With nanopore sensing, physics researchers detect subtle changes in single particles
Researchers in Virginia Commonwealth University's Department of Physics have discovered that a technique known as nanopore sensing can be used to detect subtle changes in clusters, or extremely small chunks of matter that are bigger than a molecule but smaller than a solid.
"Nanopores act as extremely small volume sensors that are on the order of a few nanometers a side," said Joseph Reiner, Ph.D., an associate professor of experimental biophysics and nanoscience in the College of Humanities and Sciences. "This size scale allows us to observe when the cluster changes size by a single ligand molecule. The ability to detect these changes in real time—as they happen—to a single cluster particle is the new and exciting thing here."
The discovery is described in a paper, "Ligand-induced Structural Changes of Thiolate-capped Gold Nanoclusters Observed with Resistive-pulse Nanopore Sensing," by Reiner and physics professor Massimo F. Bertino, Ph.D., along with VCU students Bobby Cox, Peter Wilkerson and Patrick Woodworth, published in the Journal of the American Chemical Society.
"This is new because there really aren't many ways to detect these changes on a single particle in real time," Reiner said. "This opens the door to observe all kinds of interesting phenomenon on nanosurfaces, which is an area of great interest to many chemists in both applied and pure research areas."
The research sheds new light on the activity of clusters, which are extremely reactive objects and are considered to be interesting for catalysis, or the acceleration of a chemical reaction by a catalyst.
"Understanding how molecules behave on a nanocluster helps [our] understanding of their catalytic properties," Bertino said. "To date, people thought that molecules were kind of stationary on cluster surfaces. Our experiments show that molecules, instead, change their configuration and position at a very fast pace. This opens new perspectives for the chemistry of these things."
The team's findings could lead to exciting new discoveries, Bertino said.
"There are several possible alleys that open now. One is to look at cluster growth. Nobody has a good grasp on how these things come into existence.
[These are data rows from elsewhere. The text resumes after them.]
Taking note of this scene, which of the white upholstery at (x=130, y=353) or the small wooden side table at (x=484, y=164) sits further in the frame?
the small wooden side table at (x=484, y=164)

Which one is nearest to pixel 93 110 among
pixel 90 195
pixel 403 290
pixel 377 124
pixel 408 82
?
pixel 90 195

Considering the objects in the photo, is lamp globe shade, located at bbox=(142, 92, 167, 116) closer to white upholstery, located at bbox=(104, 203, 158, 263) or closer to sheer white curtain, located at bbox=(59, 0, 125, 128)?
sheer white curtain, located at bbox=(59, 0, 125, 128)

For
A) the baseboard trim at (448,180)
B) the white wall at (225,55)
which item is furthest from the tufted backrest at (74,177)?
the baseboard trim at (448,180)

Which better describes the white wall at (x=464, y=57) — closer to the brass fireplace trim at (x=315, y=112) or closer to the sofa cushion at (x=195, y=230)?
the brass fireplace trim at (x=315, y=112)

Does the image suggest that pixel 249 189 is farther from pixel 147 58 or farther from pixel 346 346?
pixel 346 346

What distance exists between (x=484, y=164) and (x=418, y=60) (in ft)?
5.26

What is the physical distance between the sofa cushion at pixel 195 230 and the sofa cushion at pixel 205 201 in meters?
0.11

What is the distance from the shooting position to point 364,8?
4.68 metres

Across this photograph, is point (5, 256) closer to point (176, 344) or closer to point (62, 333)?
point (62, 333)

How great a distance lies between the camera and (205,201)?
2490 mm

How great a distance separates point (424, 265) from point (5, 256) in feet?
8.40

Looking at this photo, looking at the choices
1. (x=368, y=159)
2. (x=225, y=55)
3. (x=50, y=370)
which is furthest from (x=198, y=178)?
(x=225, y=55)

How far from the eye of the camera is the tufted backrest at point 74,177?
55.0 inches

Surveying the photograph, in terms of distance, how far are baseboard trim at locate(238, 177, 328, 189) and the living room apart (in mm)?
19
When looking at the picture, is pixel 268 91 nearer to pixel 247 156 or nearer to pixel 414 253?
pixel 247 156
Another one is to help tune their properties," he said. "To date, people grow these things and make them reactive, but it's not always clear how this happens. Essentially, darts are thrown at the problem and one hopes that one of them sticks. This work allows us to look at a single cluster of a well-defined size and lets us mess with it by varying one parameter at a time."
By getting a better look at these clusters and how they behave, the researchers hope to gain a better understanding of how catalysts could be improved for more efficient drug discovery and synthesis.